The last hurricane to pass through the northern Lesser Antilles Islands was Category 4 Hurricane Omar, on October 16, 2008. Omar's eyewall missed all of the islands, but the storm did $80 million in damage to the Caribbean, mainly on the islands of Antigua, Barbuda, Dominica, the SSS Islands (Saba, St. Eustatius, and St. Maarten), and the U.S. Virgin Islands. No direct deaths were attributed to Omar, and the name Omar was not retired from the 6-year rotating list of hurricane names.

Links to track Earl
Martinique radar
Wundermap of the northern Lesser Antilles Islands
Long range radar out of San Juan, Puerto Rico (current down for repair.)
Visible rapid scan satellite loop

97L
The tropical wave (Invest 97L) now midway between Africa and the Lesser Antilles Islands has developed a well-defined surface circulation, and appears destined to develop into a tropical storm and follow the path of Danielle and Earl. Satellite loops show the surface circulation clearly, but also reveal that there is not enough heavy thunderstorm activity associated with 97L for it to be called a tropical depression. The storm is experiencing low wind shear of 5 - 10 knots, is over warm 28°C waters, and is battling a region of dry air associated with the Saharan Air Layer (SAL) to its northwest. The latest SHIPS model forecast calls for shear to stay in the low range, 5 - 10 knots, through Wednesday, and this should allow 97L to organize into a tropical depression today or Monday. The storm will follow a track very similar to Danielle and Earl westward towards the Lesser Antilles Islands, and the storm should arrive near the northern Lesser Antilles Wednesday or Thursday. A more northwesterly path is likely for 97L as it approaches the Lesser Antilles, as the storm follows a break in the high pressure ridge steering it, created by Danielle and Earl. It currently appears that the Northern Lesser Antilles Islands may be at risk of at close brush or direct hit by 97L. If 97L moves relatively quickly, arriving at the Lesser Antilles on Wednesday, it is likely to be a weaker system, since it will have less time over water, and will be closer to big brother Earl. Earl is likely to be a large and powerful hurricane at that time, and the clockwise upper level outflow from Earl will bring strong upper-level northerly winds to the Lesser Antilles, creating high wind shear for 97L. However, if 97L moves relatively slowly, and arrives in the Lesser Antilles on Thursday, Earl will be farther away, the wind shear will be lessened, and 97L will have had enough time over water to potentially be a hurricane. Depending upon how fast they have 97L moving, the computer models have a wide variety of solutions for 97L, ranging from a making it a Category 1 hurricane five days from now (GFDL model) to a weak tropical storm five days from now (several models.) History suggests that a storm in 97L's current location has a 25% chance of making landfall on the U.S. East Coast. NHC is giving 97L a 80% chance of developing into a tropical depression by Tuesday.

== == ==

▶ _OBJECTIVE 1_:
According to the hurricane text, how much damage did Hurricane Omar do to the Caribbean?
▶ _OBJECTIVE 2_:
Carry the hurricane text forward from its last sentence.
The records aren't needed here.

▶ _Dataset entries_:

== == ==

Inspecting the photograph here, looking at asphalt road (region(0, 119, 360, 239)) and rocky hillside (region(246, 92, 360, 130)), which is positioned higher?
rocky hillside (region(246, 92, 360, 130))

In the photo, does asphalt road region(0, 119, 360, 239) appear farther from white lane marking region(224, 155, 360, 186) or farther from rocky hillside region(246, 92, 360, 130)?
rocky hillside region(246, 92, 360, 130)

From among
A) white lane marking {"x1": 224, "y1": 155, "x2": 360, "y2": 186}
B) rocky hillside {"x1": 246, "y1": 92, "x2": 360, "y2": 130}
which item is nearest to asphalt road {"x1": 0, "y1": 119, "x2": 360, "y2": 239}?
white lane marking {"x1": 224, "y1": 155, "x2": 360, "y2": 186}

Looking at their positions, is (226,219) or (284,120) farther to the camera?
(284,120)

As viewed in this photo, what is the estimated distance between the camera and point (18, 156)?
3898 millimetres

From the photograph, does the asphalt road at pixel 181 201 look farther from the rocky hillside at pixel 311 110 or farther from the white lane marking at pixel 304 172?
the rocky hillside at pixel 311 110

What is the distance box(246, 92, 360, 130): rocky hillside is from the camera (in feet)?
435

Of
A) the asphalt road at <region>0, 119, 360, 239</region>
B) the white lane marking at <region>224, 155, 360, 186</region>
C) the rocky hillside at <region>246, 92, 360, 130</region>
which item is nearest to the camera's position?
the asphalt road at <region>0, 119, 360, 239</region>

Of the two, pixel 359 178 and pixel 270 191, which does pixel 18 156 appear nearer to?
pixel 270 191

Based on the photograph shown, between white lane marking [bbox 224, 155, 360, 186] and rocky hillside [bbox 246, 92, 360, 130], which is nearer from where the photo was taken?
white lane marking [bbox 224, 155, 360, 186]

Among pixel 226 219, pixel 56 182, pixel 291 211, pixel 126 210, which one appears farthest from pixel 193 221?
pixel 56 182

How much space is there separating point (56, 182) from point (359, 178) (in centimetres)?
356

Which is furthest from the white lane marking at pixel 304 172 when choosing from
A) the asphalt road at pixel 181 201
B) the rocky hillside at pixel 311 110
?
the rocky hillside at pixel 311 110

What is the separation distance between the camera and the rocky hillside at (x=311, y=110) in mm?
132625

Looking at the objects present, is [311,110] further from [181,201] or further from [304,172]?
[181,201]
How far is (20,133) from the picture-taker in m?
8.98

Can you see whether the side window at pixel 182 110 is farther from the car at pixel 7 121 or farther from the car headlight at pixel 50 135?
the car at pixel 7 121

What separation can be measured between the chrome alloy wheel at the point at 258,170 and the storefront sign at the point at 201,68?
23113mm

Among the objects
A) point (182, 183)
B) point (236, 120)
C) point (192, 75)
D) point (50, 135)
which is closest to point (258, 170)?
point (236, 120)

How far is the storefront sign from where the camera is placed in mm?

== == ==

▶ _EXPECTED OUTPUT 1_:
$80 million.

▶ _EXPECTED OUTPUT 2_:
Figure 4. Morning satellite image of 97L.

Danielle
Hurricane Danielle blew past Bermuda late Saturday night, bringing one rain squall to the island that brought top winds of 26 mph, gusting to 39 mph. Danielle is now on its way out to sea, and will not trouble any more land areas. High surf will continue to affect Bermuda and the east coast of the U.S. and Canada's Maritime Provinces today. The latest near shore water forecast for Cape Hatteras calls for 6 - 8 foot waves today. These waves will gradually subside during the week, then ramp up to 6 - 8 feet again on Thursday, as Hurricane Earl's wave field begins to pound the U.S. East Coast.

Elsewhere in the Tropics
Tropical Storm Kompasu is headed for China, and is predicted to intensify into a Category 2 typhoon by Wednesday and potentially threaten China's largest city, Shanghai. Over 16 million people live in the city, many of them in low-lying areas, and the Chinese will need to take this storm very seriously. In the South China Sea, the fearsome sounding Tropical Storm Lionrock is forecast to hit the Chinese coast near Hong Kong on Tuesday, but is not predicted to develop into a typhoon.

Katrina, five years later
It hardly seems possible that five years have elapsed since that cruel day in 2005 when the world changed forever for so many people in Louisiana, Mississippi, and Alabama. Recovery from the great hurricane is nowhere near complete--the destruction wrought by Katrina still scars the land terribly, and the proud people of the Gulf Coast still suffer tremendously in the aftermath of the disaster. The scale and intensity of the destruction the hurricane brought is truly breathtaking, and can best be appreciated by viewing two of the best chronicles of Katrina's record storm surge--Margie Kieper's remarkable city-by-city aerial tour of the destruction, and extreme weather photographer Mike Thiess' 13-minute video of his storm surge experience in Gulfport, Mississippi. Katrina did do some good, though--it taught us that our nation can unite in the face of an overwhelming challenge to help our fellow citizens in need, and taught us not to be complacent about living in the realm where great hurricanes come.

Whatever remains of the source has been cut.